**TO BE DONE**:
List every line of the records below that contains the word "with", copying each line in full.

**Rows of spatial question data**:
[START]

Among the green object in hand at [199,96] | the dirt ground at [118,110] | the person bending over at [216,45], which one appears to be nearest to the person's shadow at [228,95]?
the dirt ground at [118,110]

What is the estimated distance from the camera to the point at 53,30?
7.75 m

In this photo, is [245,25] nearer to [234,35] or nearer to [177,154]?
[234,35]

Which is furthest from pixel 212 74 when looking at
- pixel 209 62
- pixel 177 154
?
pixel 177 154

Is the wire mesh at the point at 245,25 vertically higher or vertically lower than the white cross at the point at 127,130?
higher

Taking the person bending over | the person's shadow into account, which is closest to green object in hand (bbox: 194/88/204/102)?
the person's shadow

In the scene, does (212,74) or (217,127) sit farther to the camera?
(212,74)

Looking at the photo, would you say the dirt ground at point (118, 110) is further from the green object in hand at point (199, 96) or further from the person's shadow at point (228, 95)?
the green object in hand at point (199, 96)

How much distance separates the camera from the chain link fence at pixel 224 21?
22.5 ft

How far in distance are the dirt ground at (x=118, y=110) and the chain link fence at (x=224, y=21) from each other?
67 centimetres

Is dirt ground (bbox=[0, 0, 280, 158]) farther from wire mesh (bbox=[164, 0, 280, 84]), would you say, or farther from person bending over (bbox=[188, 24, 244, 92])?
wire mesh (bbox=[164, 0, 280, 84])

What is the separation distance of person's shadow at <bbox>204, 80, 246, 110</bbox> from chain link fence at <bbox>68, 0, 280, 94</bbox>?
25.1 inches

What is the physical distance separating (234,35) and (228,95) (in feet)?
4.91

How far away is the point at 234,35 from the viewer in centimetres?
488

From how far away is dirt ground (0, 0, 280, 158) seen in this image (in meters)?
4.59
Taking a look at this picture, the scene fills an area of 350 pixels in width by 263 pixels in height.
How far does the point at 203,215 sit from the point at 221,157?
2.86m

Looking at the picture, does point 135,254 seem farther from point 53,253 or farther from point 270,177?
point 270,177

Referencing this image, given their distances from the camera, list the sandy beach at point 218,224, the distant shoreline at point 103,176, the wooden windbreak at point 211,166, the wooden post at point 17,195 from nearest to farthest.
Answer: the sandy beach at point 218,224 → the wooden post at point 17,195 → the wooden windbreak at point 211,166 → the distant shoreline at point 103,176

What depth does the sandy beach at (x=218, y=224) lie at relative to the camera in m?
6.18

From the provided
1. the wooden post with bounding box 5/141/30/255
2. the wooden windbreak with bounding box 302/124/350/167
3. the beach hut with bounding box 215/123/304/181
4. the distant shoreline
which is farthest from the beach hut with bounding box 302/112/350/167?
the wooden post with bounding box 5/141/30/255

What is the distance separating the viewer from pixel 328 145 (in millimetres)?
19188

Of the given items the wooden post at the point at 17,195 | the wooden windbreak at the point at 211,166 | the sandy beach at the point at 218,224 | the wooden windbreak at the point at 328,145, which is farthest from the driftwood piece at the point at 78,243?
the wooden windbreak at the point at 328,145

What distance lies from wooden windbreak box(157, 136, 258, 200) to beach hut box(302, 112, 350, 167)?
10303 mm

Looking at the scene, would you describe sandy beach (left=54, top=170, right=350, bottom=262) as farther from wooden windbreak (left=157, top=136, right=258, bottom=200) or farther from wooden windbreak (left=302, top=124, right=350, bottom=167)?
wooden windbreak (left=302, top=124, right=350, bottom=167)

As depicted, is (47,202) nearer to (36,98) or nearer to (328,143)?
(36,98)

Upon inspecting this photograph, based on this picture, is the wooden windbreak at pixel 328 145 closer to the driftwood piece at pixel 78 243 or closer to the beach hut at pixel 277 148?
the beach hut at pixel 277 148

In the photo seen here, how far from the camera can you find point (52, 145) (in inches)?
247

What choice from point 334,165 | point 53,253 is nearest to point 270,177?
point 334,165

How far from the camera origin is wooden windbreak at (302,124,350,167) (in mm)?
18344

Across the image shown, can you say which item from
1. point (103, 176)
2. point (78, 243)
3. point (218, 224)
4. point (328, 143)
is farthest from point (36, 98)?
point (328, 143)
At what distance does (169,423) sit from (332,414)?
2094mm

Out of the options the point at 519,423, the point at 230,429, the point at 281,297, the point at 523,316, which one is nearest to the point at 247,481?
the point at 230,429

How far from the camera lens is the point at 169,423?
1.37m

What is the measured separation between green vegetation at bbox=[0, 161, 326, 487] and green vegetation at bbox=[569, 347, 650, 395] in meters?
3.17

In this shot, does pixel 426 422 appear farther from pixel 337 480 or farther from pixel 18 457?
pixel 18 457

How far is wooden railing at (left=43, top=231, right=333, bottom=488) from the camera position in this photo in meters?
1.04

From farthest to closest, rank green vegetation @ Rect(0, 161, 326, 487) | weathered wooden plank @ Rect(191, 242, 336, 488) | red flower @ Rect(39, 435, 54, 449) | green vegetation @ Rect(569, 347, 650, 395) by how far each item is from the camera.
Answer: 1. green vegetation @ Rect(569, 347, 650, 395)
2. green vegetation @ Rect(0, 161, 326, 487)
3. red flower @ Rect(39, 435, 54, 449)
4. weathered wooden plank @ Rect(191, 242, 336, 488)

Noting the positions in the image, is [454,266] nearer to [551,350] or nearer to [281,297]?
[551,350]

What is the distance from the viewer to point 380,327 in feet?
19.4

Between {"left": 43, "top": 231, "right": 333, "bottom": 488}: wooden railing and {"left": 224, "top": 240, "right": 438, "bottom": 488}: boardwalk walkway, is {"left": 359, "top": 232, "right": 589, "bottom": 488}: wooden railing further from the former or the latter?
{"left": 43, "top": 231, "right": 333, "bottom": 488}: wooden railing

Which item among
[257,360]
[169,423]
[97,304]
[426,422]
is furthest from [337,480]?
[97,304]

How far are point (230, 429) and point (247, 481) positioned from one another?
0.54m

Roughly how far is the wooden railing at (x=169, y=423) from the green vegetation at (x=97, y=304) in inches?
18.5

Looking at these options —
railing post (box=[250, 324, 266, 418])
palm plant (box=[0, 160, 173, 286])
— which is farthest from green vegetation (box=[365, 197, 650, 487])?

[END]

**COMPLETED TASK**:
1. the wooden post with bounding box 5/141/30/255
2. the wooden windbreak with bounding box 302/124/350/167
3. the beach hut with bounding box 215/123/304/181
which is farthest from the beach hut with bounding box 302/112/350/167?
the wooden post with bounding box 5/141/30/255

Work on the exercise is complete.